- Born: 28 August 1956
- Died: 4 August 2004 (aged 47) Tehran, Iran
- Occupation(s): Poet, writer, actor, director
- Website: http://hosseinpanahi.ir

= Hossein Panahi =

Iranian actor and poet (1956–2004)

Hossein Panahi Dezhkooh (حسین پناهی دژکوه; 28 August 1956 – 4 August 2004) was an Iranian actor and poet.
After graduating from high school, due to his father's recommendation, he found his way to Ayatollah Golpaygaani's religious class. Hossein then returned to his hometown as a religious figure, but this lasted only for a few months. He then moved to Tehran and started studying in Anahita art school for four years and graduated as an actor and a screenwriter.

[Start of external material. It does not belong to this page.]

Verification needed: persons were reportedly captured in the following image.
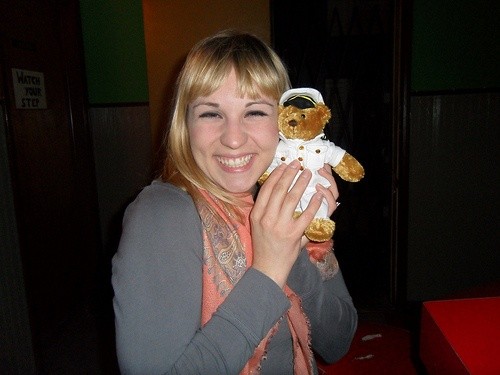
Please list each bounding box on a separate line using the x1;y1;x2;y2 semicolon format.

Hossein started his acting career in a TV show named: Mahalleh Behdaasht (Hygiene Neighborhood). He then performed in some TV shows written by himself which were not much successful. He later received recognition from a show named Two ducks in fog. He was the writer and director of the show as well as performing in it. This was his breakthrough and people requested his shows to be broadcast again.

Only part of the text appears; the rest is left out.